Барбара Абель - Невинность палачей
Недавние воспоминания внезапно выстраиваются в правильном порядке: пистолет, угрозы террористки, появление полицейского. Шок провоцирует настоящий фейерверк мыслей, перепутанных слов и образов, а где-то в глубине раздается мощный сигнал тревоги. Франсис ощущает опасность, предчувствует, что ловушка вот-вот захлопнется, иначе почему бы мальчику быть таким испуганным, почему так напряглась прелестная Жермен…
Он должен что-то предпринять! Он единственный, кто еще способен действовать!
И пока Алисия готовится утопить педаль акселератора, Франсис резким движением открывает свою дверцу, обхватывает сидящую на водительском месте женщину руками и тянет на себя, вынуждая отпустить руль.
– Помогите! – кричит он во весь голос. – У нее пистолет под сиденьем! Она нам угрожала! Она хочет сбежать! Помогите!
Алисия не успевает ничего сделать, даже высвободиться, а четверо полицейских тем временем окружают машину, наставляют на них оружие и приказывают пассажирам выходить с поднятыми руками.
На следующий день
В больничной палате Гийом просыпается, страдальчески кривится. После общего наркоза (его сразу прооперировали) все тело занемело и болит. С его губ слетает хриплый стон. Язык едва ворочается во рту, голова весит не меньше тонны, шея занемела так, что кажется каменной. Он хочет открыть глаза, но не может.
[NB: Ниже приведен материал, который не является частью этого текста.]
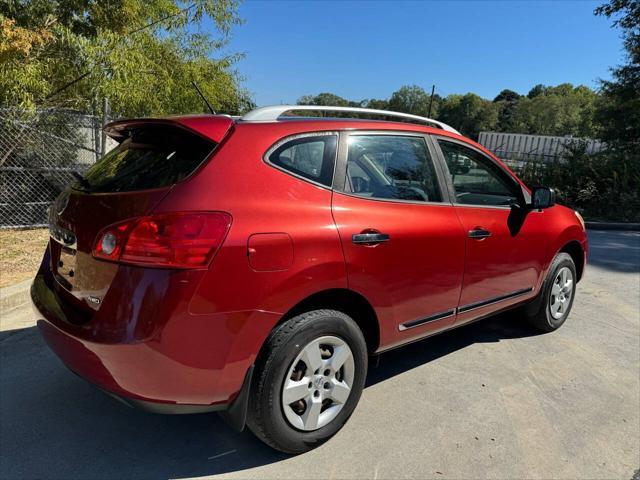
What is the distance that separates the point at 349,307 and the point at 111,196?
1.38m

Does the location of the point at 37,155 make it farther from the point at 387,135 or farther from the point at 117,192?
the point at 387,135

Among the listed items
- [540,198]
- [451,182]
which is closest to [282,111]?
[451,182]

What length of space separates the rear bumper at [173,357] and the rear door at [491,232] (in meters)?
1.71

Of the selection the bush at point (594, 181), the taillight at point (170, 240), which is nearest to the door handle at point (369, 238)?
the taillight at point (170, 240)

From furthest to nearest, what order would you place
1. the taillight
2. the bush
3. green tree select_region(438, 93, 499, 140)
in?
1. green tree select_region(438, 93, 499, 140)
2. the bush
3. the taillight

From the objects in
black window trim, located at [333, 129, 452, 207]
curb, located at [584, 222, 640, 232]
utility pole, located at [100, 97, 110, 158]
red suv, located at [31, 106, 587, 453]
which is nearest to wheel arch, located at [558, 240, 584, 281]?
red suv, located at [31, 106, 587, 453]

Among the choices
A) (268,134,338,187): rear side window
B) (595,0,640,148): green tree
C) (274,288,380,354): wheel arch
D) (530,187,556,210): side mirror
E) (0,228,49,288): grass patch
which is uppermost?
(595,0,640,148): green tree

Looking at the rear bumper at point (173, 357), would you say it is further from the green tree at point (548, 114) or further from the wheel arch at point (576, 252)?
the green tree at point (548, 114)

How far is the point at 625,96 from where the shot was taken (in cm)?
1684

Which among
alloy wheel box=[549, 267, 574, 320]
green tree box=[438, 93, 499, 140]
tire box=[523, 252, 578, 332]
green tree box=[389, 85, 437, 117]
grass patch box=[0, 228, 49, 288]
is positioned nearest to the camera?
tire box=[523, 252, 578, 332]

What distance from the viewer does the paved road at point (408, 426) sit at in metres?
2.56

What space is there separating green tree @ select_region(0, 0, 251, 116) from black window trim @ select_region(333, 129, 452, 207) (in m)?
4.56

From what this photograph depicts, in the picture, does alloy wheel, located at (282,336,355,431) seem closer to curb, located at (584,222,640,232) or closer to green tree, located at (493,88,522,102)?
curb, located at (584,222,640,232)

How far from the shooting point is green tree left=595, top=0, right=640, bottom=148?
50.8 ft
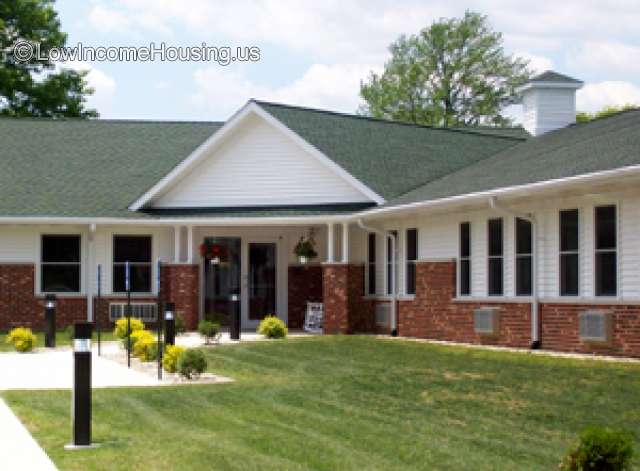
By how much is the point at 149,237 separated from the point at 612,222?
1468 cm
В левой руке торчит капельница, по которой в кровь поступает обезболивающее, и он вдруг осознает, как сильно она ему мешает. И холодный свет неоновой лампы над кроватью тоже. И это невыносимо – лежать в одной позе и чувствовать, что все, что ниже пояса, тебя не слушается… Каждый жест, каждое движение порождают массу неприятных ощущений – антология изощренных мучений, что называется, на любой вкус: от тошноты до невыносимого зуда, от ломоты до раздражения, от судорог до мышечных болей.
Кассир мучительно пытается вынырнуть из искусственного сна, обрывки которого все еще сковывают сознание. Однако инстинкт берет свое, и Гийом заставляет себя вернуться в реальность, хотя затуманенный рассудок еще пребывает в апатии. Но если воспоминания и прячутся в химическом тумане, этом коктейле из медикаментов и телесного оцепенения, шестое чувство подсказывает, что рядом кто-то есть.
Собрав остаток сил, Гийом открывает глаза.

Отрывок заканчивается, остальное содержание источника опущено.